TASK BRIEF =>
Reproduce the items from the line containing "What measurable distance" to the line containing "which one appears closest to pixel 566 246?", including both of those lines.

RECORDS FOR THE TASK =>

•••••

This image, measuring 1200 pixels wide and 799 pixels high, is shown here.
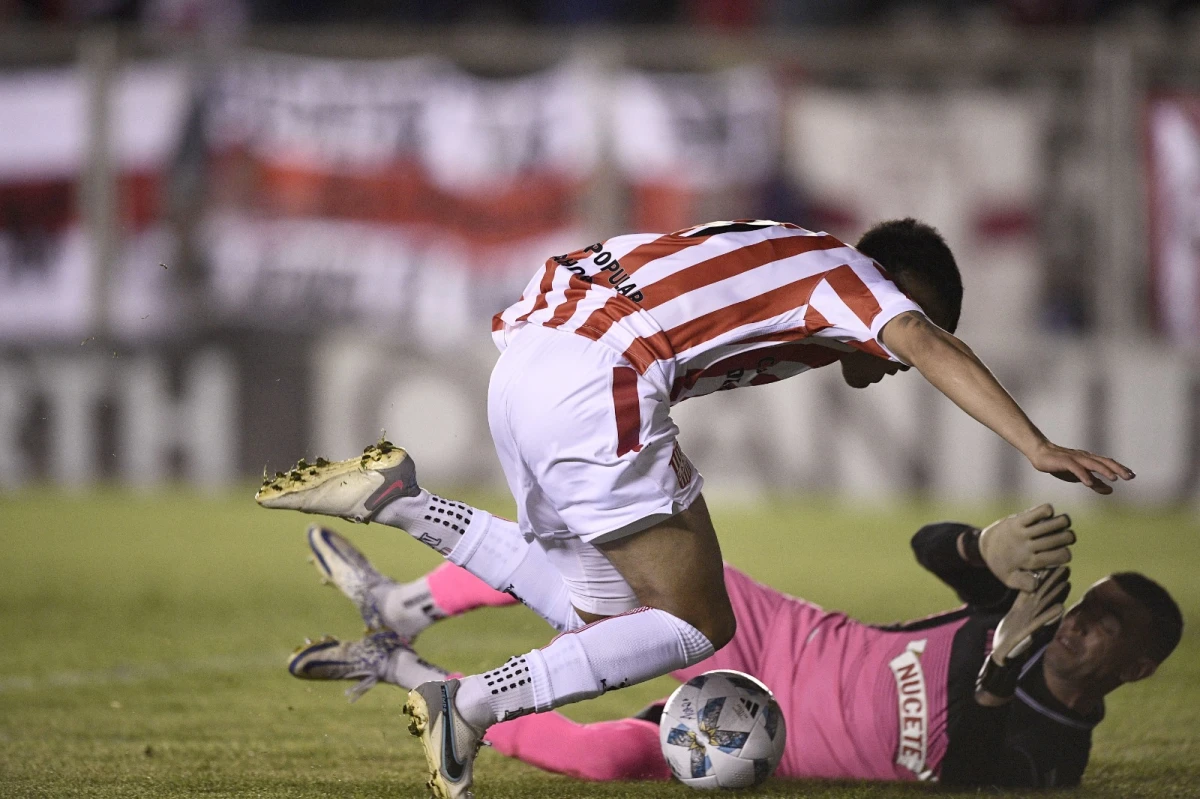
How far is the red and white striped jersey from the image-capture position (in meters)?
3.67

•••••

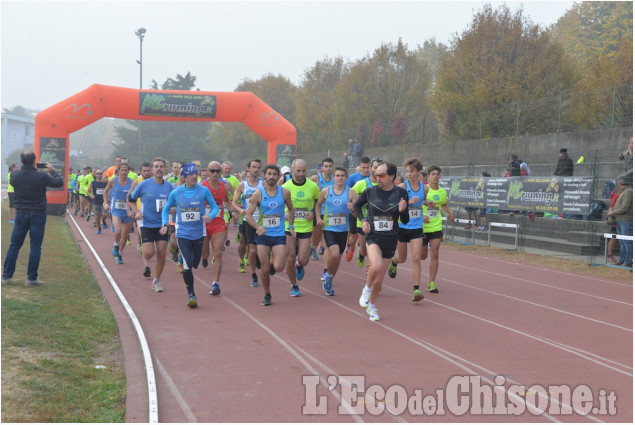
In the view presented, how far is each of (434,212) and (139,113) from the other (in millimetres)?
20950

•••••

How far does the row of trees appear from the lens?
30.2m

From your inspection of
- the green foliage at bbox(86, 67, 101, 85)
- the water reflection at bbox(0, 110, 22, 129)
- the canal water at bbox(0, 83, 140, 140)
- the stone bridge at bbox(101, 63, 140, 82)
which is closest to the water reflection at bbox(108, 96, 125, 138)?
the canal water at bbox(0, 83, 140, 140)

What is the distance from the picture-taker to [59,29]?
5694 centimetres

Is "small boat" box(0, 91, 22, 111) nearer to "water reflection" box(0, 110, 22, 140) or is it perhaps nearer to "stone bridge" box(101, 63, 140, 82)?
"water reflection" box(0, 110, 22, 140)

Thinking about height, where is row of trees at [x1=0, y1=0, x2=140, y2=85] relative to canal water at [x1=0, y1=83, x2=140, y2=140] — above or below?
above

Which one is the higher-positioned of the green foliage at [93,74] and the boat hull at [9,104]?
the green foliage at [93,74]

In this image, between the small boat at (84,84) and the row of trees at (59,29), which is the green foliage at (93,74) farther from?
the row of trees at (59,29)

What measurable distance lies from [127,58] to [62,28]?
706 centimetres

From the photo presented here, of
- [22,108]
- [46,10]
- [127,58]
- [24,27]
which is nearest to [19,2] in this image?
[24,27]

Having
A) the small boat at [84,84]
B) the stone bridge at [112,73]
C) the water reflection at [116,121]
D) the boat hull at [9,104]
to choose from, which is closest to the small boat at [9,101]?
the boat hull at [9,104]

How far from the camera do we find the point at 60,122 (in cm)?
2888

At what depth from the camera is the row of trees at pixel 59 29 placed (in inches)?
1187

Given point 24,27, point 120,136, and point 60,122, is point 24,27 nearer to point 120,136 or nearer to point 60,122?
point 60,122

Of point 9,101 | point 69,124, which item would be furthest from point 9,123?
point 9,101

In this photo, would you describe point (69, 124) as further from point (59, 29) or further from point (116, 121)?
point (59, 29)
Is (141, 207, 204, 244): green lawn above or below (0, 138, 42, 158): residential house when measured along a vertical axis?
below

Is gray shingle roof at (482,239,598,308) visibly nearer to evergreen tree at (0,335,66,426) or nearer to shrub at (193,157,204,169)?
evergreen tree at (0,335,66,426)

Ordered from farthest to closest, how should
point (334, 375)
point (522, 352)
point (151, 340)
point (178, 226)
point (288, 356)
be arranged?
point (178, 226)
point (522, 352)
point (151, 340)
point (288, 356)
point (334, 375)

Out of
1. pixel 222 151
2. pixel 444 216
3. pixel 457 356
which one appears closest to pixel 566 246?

•••••

EXERCISE RESPONSE =>
What measurable distance lies from [127,58] to [62,28]?
706 centimetres

From the photo presented here, of
- [22,108]
- [46,10]
- [127,58]
- [24,27]
which is nearest to [19,2] in this image?
[24,27]

Having
A) the small boat at [84,84]
B) the stone bridge at [112,73]
C) the water reflection at [116,121]
D) the boat hull at [9,104]
to choose from, which is closest to the small boat at [9,101]?
the boat hull at [9,104]

How far from the camera do we find the point at 60,122 (in cm)?
2888

At what depth from the camera is the row of trees at pixel 59 29 placed (in inches)?
1187

Given point 24,27, point 120,136, and point 60,122, is point 24,27 nearer to point 120,136 or nearer to point 60,122?
point 60,122

Of point 9,101 | point 69,124, which item would be furthest from point 9,123?
point 9,101

In this photo, would you describe point (69, 124) as further from point (59, 29) or further from point (116, 121)?
point (59, 29)
Is (141, 207, 204, 244): green lawn above or below (0, 138, 42, 158): residential house when measured along a vertical axis?
below

Is gray shingle roof at (482,239,598,308) visibly nearer to evergreen tree at (0,335,66,426) or nearer to shrub at (193,157,204,169)?
evergreen tree at (0,335,66,426)

Ordered from farthest to closest, how should
point (334, 375)
point (522, 352)
point (151, 340)
point (178, 226)
point (288, 356)
be arranged?
point (178, 226)
point (522, 352)
point (151, 340)
point (288, 356)
point (334, 375)

Out of
1. pixel 222 151
2. pixel 444 216
3. pixel 457 356
which one appears closest to pixel 566 246?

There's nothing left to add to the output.